A partir desta segunda-feira (1º/6), a gestão e a cobrança das dívidas do Fundo de Garantia do Tempo de Serviço (FGTS) inscritas em dívida ativa passam a ser de responsabilidade exclusiva da Procuradoria-Geral da Fazenda Nacional (PGFN). A mudança transfere ao órgão a administração de cerca de R$ 66,8 bilhões em débitos, distribuídos em aproximadamente 500 mil inscrições atualmente registradas.

Até então, a gestão desses valores era compartilhada entre a PGFN e a Caixa Econômica Federal. A expectativa é que o processo de migração dos sistemas seja concluído até o fim deste mês.

Com a alteração, consultas, renegociações e emissões de guias para pagamento de débitos inscritos em dívida ativa deverão ser realizadas exclusivamente por meio do portal Regularize, plataforma digital da Procuradoria-Geral da Fazenda Nacional.

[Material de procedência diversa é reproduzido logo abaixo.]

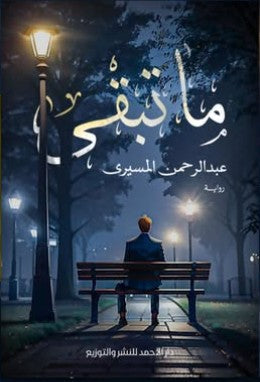 ما تبقى عبدالرحمن المسيري nan | المعرض المصري للكتاب EGBookfair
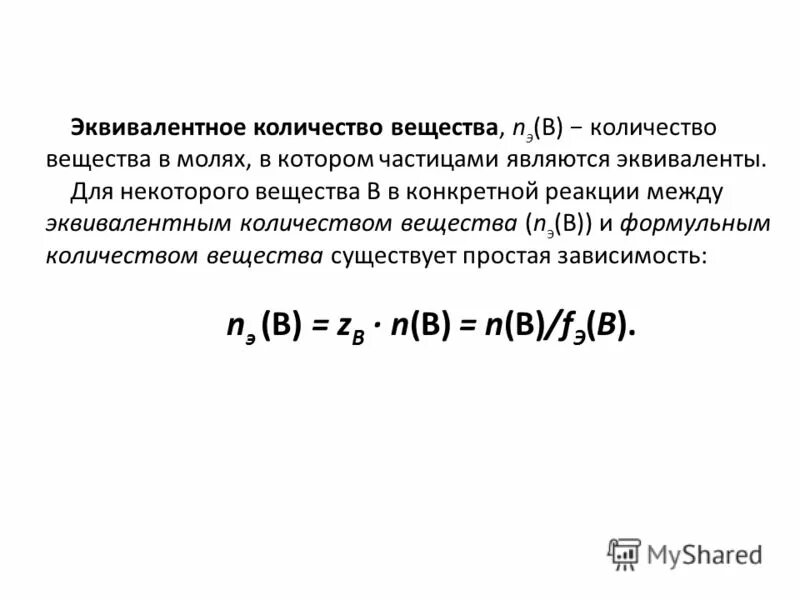 эквивалентное количество сдяв. как найти эквивалент оксида. количество вещества эквивалента формула. как вычислить фактор эквивалентности. как найти количество эквивалентов вещества.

Segundo a PGFN, os recursos recuperados serão destinados diretamente às contas vinculadas do FGTS dos trabalhadores prejudicados pelo não recolhimento dos valores por parte dos empregadores.

Os débitos administrativos que ainda não foram inscritos em dívida ativa, bem como aqueles que possuem parcelamento ativo junto à Caixa Econômica Federal, continuarão sob responsabilidade da instituição financeira até a quitação ou eventual rescisão dos acordos. A emissão do Certificado de Regularidade do FGTS (CRF) também permanece sob gestão da Caixa.

Outra mudança envolve a individualização dos débitos, procedimento que identifica os valores devidos a cada trabalhador. Com a migração, essa etapa também passará a ser realizada pelo portal da PGFN. Os empregadores terão prazo máximo de 30 dias para efetuar a individualização dos valores, sob pena de perder o direito ao Certificado de Regularidade do FGTS e ter eventuais negociações rescindidas.


 


De acordo com o procurador-geral adjunto da Dívida Ativa da União e do FGTS, Theo Lucas Borges, a medida busca simplificar os processos de cobrança e aumentar a eficiência na recuperação dos recursos devidos aos trabalhadores.

A Procuradoria informou ainda que pretende ampliar a transparência sobre os créditos vinculados ao FGTS. A expectativa é que, a partir do próximo ano, os trabalhadores possam consultar diretamente no sistema da PGFN a existência de valores em cobrança relacionados ao fundo.

Segundo Borges, a instituição também passará a notificar os trabalhadores sempre que houver recuperação de créditos vinculados às suas contas.

A cobrança das dívidas utilizará mecanismos já empregados pela Fazenda Nacional na recuperação de créditos da União, incluindo protesto de títulos, penhora de bens, restrições para contratação com o poder público e outras medidas administrativas e judiciais.

Criado para proteger trabalhadores demitidos sem justa causa, o FGTS recebe mensalmente depósitos equivalentes a 8% do salário de cada empregado. Além do saque em situações específicas, como demissão, aposentadoria e aquisição da casa própria, os recursos do fundo também financiam projetos de habitação, saneamento básico e infraestrutura em todo o país.